The Northern Ireland backstop as presently drafted would, were Olly Robbins’ Brexit plan were to be implemented, apply a customs union to the whole United Kingdom. This would actually represent a diplomatic win for the Government, because the EU’s previous position was that the backstop must apply only to Northern Ireland, according to its reading of Articles 49 and 50 of last year’s outline Withdrawal Agreement. (Let us not be detained by the disaster that permanent customs union membership would suggest for our freedom to strike meaningful global trade deals, a Brexit essential.)
However, the Robbins proposal would only solve half of Northern Ireland’s problem, from a pro-Union point of view. This is because while the province would get no special treatement in relation to a Customs Union, it would get this in relation to the Single Market. In effect, Northern Ireland would stay in it. This would harden and deepen the regulatory barrier that already exists in the Irish Sea.

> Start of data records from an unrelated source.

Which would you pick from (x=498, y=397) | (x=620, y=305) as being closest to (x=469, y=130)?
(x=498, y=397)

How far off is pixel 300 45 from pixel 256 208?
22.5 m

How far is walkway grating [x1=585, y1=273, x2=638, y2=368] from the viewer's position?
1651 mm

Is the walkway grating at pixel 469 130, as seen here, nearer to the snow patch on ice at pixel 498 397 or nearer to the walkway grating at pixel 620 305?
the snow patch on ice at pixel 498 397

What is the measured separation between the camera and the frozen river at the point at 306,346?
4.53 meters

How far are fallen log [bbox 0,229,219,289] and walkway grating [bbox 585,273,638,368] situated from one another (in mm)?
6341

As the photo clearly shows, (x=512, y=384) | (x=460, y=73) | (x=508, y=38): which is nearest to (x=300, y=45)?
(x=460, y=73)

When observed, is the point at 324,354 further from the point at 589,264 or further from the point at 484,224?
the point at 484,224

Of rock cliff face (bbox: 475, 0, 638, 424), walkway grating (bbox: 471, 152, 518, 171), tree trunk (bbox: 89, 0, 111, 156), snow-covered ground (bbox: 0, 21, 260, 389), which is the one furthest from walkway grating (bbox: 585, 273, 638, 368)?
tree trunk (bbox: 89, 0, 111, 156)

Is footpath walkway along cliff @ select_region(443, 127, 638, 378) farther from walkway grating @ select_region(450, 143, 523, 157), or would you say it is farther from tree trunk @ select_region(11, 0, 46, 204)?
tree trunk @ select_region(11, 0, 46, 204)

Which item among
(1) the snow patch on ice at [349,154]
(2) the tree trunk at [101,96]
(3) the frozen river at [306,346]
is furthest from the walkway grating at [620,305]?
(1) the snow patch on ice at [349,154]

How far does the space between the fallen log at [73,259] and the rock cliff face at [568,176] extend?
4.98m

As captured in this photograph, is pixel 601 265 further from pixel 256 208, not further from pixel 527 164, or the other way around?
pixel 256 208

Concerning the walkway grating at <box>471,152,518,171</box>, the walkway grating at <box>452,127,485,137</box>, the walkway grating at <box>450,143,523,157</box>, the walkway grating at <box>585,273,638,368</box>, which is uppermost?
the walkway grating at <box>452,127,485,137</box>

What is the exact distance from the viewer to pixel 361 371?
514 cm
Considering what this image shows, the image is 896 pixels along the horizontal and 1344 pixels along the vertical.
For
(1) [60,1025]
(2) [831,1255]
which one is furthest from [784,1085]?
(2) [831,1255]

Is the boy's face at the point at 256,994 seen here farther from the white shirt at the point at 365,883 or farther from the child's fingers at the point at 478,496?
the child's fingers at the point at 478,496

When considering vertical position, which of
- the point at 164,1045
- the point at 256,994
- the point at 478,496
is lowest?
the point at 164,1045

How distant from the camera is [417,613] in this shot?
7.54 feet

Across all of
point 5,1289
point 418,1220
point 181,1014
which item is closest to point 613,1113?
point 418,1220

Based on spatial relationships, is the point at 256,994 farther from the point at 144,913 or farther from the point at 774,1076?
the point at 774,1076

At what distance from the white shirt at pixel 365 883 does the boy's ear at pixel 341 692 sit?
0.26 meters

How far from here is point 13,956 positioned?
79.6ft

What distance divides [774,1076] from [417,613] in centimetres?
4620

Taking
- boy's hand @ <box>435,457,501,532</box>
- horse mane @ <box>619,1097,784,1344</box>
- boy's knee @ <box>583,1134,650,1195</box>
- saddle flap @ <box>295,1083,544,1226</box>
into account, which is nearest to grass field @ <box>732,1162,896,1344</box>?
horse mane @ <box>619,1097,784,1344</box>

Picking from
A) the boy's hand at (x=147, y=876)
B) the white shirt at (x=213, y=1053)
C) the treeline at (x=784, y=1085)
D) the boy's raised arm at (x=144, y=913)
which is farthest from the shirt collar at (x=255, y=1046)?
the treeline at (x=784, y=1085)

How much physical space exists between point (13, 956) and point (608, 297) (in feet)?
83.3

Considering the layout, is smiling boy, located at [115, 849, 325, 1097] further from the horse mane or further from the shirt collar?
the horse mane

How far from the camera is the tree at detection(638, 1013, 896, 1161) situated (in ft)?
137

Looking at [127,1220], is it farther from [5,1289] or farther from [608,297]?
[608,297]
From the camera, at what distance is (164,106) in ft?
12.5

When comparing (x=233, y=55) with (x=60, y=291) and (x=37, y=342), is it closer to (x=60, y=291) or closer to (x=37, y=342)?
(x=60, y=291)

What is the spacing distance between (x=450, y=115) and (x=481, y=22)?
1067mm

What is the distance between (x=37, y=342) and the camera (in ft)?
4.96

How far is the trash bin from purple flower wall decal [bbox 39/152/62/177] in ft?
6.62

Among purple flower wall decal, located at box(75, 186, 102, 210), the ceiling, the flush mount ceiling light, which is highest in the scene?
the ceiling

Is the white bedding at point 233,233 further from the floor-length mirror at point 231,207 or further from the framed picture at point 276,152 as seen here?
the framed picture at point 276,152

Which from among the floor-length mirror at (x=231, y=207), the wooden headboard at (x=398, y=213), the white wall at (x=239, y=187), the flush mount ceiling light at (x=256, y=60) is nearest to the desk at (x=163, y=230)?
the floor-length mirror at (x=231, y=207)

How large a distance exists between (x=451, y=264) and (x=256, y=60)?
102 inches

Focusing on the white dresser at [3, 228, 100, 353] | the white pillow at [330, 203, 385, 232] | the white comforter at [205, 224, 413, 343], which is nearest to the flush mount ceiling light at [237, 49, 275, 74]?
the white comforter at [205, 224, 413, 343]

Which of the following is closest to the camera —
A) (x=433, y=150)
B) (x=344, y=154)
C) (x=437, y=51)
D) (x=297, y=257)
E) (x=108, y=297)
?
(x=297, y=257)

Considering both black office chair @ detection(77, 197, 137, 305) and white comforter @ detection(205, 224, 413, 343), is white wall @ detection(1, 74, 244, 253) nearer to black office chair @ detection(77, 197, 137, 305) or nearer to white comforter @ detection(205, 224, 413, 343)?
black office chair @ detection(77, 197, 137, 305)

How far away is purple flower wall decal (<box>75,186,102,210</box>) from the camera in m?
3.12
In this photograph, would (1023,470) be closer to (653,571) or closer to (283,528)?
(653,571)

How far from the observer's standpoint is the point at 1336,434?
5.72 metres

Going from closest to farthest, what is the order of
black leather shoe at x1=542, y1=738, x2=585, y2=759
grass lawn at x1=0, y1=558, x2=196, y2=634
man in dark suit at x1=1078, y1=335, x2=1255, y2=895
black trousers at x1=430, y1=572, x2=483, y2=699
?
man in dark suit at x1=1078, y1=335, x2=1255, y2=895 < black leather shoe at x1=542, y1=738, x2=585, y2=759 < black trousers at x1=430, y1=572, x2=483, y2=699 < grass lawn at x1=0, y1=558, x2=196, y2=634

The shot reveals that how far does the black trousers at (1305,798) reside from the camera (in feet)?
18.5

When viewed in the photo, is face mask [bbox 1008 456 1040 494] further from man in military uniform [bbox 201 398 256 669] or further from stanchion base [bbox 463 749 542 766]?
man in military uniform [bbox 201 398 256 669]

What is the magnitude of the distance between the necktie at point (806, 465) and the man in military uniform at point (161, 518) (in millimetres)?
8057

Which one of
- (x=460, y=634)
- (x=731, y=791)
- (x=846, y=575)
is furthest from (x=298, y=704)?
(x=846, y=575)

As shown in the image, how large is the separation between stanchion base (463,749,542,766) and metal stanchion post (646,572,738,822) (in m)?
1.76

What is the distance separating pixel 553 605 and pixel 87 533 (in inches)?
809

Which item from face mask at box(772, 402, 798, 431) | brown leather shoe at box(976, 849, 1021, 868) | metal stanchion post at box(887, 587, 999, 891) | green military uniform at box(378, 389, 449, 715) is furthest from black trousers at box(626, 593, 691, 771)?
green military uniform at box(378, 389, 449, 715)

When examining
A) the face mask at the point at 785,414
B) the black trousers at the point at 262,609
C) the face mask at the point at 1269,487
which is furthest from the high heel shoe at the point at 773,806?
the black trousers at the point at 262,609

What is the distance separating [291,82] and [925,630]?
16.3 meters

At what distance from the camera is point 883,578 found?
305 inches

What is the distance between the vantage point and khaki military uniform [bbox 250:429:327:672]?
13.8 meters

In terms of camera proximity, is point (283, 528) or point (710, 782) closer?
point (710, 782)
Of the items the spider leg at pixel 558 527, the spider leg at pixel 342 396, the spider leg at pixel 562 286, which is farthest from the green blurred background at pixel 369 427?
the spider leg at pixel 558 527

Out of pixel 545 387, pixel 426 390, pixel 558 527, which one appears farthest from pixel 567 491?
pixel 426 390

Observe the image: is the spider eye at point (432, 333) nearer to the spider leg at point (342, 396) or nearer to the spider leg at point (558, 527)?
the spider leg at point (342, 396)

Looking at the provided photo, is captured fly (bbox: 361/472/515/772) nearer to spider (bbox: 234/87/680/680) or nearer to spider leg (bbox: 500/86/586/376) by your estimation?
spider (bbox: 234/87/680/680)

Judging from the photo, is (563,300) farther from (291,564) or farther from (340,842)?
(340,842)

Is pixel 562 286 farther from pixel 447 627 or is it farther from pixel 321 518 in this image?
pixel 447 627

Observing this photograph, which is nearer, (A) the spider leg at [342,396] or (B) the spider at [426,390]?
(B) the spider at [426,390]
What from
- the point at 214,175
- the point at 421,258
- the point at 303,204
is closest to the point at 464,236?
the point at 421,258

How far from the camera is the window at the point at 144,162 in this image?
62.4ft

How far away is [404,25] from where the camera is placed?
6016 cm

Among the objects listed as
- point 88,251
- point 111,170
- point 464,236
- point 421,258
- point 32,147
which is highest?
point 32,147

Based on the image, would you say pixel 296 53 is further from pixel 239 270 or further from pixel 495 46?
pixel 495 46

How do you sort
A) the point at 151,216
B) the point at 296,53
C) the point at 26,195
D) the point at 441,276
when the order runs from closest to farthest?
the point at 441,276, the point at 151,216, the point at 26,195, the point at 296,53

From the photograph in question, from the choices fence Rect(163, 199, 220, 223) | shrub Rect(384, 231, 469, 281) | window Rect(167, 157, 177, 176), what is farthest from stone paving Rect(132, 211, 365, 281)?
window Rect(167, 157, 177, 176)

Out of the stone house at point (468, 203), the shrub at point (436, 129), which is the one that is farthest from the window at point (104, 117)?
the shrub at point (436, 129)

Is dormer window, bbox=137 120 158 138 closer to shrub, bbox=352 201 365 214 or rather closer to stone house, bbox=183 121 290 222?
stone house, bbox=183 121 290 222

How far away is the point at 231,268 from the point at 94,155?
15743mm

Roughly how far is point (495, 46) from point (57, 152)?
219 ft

It is all a question of degree. As we say, there are already some checks, mainly on live animals and other agricultural products. The island of Ireland is already a single epidemiological area. Our sense is that Conservative Brexiteers and the DUP are ultimately willing to sign up to continued full regulatory alignment in this respect. There is also an all-island of Ireland single electricity market. But a huge uptick in east-west agricultural checks and Single Market absorption altogether would be a giant step too far. Northern Ireland would be in the Single Market and the rest of the UK would not. That would surely be too much for the DUP. Its support for the Government would collapse and the Prime Minister would be left without a majority.
The Robbins solution would also, frankly, make a liar of her. Her precise objection to the EU’s version of a Brexit Canada-type settlement is that it would draw exactly such a higher regulatory barrier in the Irish Sea. Check out her recent “Road to Brexit” video where she says that the present EU version would keep Northern Ireland in “…parts of the Single Market. That would would break up the UK economically, and creating new barriers to our own internal market”.
But the regulatory implications of the Robbins plan are being less thoroughly probed than the customs ones – especially when it comes to Scotland. David Mundell and Ruth Davidson have written jointly to Theresa May to say that “we could not support any deal that creates a border of any kind in the Irish Sea and undermines the Union or leads to Northern Ireland having a different relationship with the EU than the rest of the UK, beyond what currently exists.” The letter has duly found its way into the public domain, together with briefing that both would resign were the Government to sign up to the Robbins solution.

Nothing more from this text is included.